**AIM OF THE TASK:**
Of the records that follow, copy only the lines from the line containing "Program de studiu - Medicina" to the line containing "9.84 | 44 | Admis buget |", both included, exactly as written.

━━━━━━━━━━

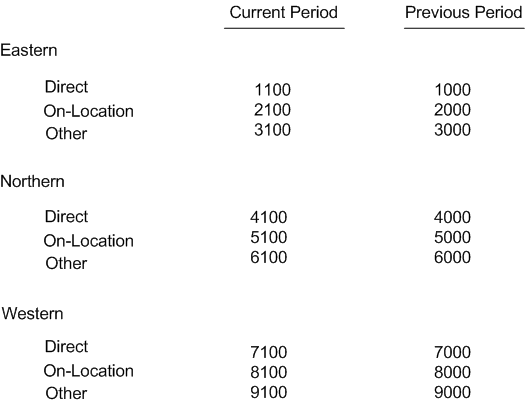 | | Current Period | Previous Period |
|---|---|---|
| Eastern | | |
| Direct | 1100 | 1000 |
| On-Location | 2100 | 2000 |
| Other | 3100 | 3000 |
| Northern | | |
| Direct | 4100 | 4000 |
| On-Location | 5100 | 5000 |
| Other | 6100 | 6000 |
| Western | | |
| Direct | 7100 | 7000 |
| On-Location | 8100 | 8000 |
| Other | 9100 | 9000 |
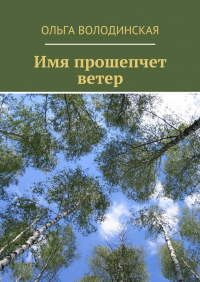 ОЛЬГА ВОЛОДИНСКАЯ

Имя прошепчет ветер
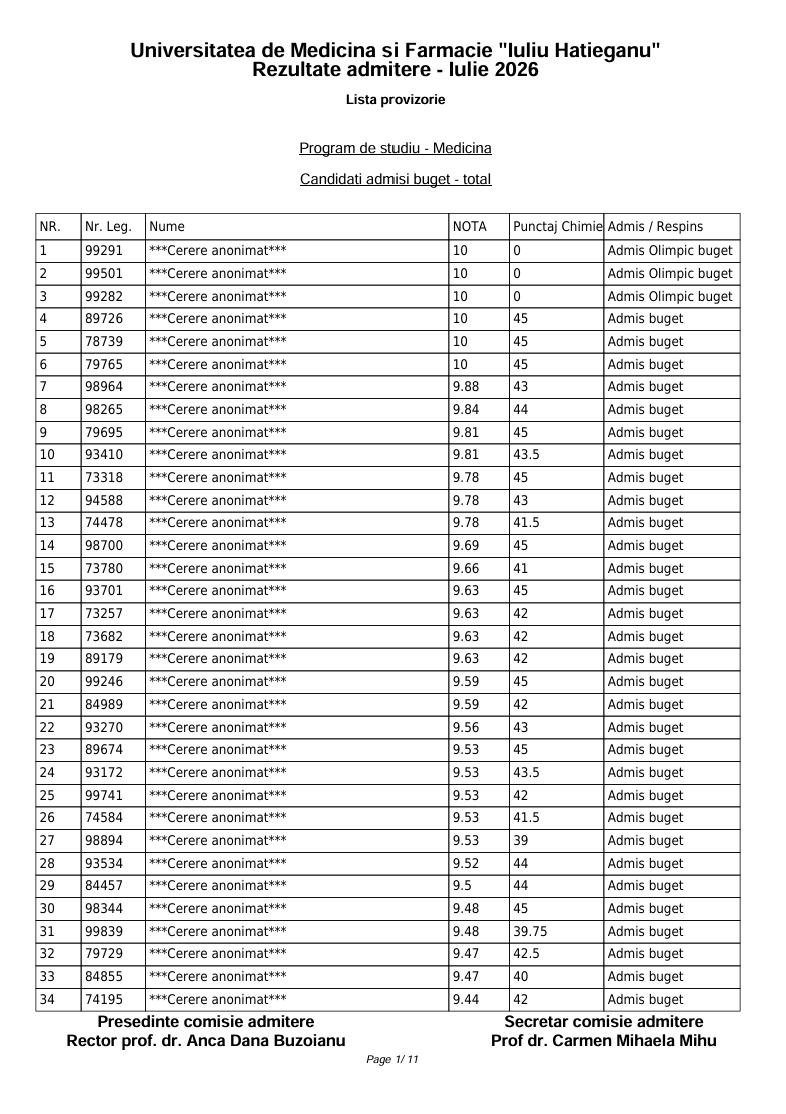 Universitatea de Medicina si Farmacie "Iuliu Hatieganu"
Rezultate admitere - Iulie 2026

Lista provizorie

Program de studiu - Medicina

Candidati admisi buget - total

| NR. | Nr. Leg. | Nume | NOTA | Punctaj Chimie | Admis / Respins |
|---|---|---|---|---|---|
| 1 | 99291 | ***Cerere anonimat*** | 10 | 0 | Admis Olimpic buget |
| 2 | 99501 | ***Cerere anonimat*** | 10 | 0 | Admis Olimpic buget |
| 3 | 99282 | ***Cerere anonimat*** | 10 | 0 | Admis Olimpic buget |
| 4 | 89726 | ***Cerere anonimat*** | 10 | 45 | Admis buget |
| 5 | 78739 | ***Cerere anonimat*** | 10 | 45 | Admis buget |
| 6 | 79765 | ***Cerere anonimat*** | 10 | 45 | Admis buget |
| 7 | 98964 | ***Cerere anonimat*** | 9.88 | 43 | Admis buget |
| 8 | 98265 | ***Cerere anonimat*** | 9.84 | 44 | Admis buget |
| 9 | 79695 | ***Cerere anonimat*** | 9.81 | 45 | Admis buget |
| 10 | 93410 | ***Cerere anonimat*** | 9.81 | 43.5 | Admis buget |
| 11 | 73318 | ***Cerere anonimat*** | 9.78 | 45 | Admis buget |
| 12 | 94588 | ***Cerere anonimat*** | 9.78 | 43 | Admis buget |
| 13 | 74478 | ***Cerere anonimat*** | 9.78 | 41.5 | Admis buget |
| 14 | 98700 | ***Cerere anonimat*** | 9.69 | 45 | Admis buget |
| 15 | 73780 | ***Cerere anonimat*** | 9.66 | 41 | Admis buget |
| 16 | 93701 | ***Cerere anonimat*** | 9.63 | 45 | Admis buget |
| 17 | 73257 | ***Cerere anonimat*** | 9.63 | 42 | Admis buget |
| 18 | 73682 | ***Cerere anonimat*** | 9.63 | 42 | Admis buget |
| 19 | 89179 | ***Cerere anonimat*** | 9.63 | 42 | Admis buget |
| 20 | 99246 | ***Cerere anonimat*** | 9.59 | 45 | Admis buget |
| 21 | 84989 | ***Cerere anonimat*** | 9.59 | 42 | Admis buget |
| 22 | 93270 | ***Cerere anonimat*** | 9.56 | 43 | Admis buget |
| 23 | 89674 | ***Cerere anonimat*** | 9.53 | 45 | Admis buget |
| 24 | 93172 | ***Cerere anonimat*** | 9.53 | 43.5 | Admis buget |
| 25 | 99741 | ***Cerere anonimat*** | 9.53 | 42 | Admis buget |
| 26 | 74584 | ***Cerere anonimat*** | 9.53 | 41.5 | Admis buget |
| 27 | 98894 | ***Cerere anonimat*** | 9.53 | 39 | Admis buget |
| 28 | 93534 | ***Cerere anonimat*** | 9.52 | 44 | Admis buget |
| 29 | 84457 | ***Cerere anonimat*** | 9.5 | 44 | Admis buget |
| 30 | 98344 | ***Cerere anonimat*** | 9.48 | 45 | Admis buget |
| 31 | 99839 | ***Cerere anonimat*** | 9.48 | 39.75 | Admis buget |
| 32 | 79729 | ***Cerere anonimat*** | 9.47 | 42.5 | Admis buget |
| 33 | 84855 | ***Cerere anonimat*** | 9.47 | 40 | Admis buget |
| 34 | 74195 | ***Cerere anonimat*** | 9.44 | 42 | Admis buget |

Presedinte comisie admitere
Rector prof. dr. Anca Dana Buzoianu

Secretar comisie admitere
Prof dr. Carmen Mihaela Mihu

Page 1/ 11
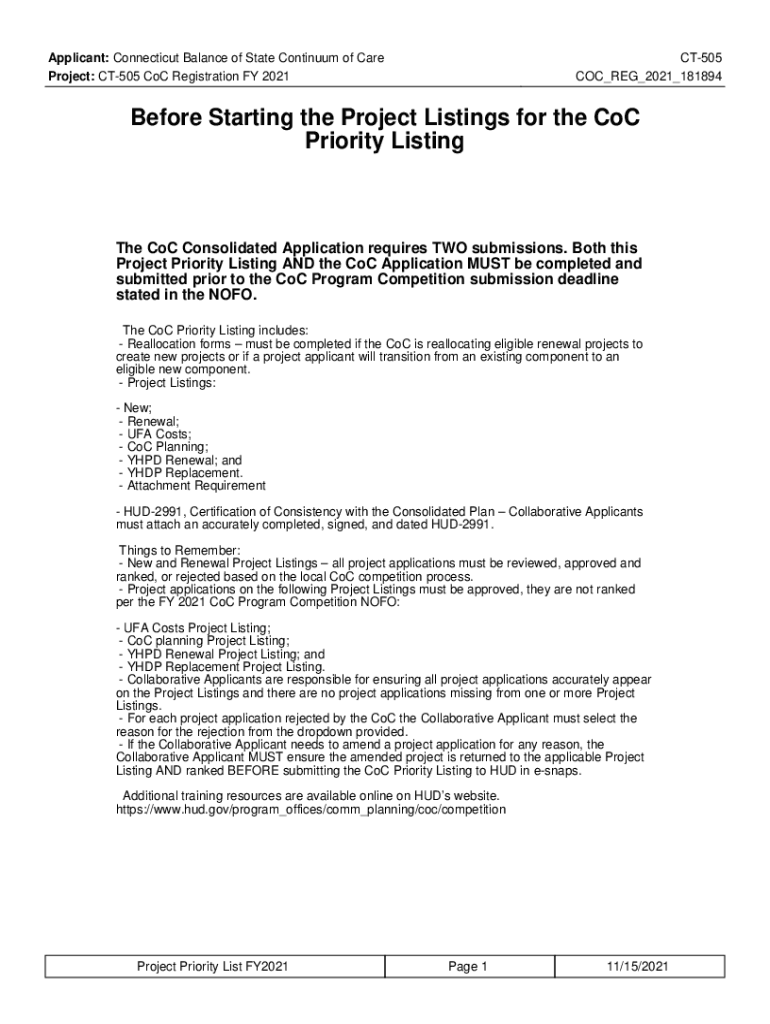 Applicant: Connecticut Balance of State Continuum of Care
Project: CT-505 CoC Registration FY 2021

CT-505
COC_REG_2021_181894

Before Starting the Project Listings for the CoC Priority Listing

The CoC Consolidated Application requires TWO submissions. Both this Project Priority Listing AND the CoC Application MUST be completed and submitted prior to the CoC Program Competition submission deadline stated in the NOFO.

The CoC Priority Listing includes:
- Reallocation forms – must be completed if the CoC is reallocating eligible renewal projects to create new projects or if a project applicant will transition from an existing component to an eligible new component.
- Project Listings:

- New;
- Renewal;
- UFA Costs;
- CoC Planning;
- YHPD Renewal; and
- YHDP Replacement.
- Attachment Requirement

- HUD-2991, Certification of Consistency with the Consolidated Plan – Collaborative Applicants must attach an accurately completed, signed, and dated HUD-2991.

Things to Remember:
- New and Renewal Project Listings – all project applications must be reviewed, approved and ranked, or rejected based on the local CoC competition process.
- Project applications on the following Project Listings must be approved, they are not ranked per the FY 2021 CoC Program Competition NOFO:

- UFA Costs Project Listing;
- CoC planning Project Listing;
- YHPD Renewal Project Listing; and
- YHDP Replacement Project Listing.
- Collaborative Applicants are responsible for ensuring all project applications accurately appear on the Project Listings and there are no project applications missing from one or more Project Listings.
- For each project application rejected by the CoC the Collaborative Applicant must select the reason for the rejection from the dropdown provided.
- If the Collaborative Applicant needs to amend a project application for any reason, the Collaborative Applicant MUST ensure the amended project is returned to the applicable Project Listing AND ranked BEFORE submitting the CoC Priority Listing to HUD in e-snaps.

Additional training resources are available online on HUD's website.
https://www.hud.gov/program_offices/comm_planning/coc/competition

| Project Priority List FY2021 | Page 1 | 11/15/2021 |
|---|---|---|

━━━━━━━━━━

**YOUR RESPONSE:**
Program de studiu - Medicina

Candidati admisi buget - total

| NR. | Nr. Leg. | Nume | NOTA | Punctaj Chimie | Admis / Respins |
|---|---|---|---|---|---|
| 1 | 99291 | ***Cerere anonimat*** | 10 | 0 | Admis Olimpic buget |
| 2 | 99501 | ***Cerere anonimat*** | 10 | 0 | Admis Olimpic buget |
| 3 | 99282 | ***Cerere anonimat*** | 10 | 0 | Admis Olimpic buget |
| 4 | 89726 | ***Cerere anonimat*** | 10 | 45 | Admis buget |
| 5 | 78739 | ***Cerere anonimat*** | 10 | 45 | Admis buget |
| 6 | 79765 | ***Cerere anonimat*** | 10 | 45 | Admis buget |
| 7 | 98964 | ***Cerere anonimat*** | 9.88 | 43 | Admis buget |
| 8 | 98265 | ***Cerere anonimat*** | 9.84 | 44 | Admis buget |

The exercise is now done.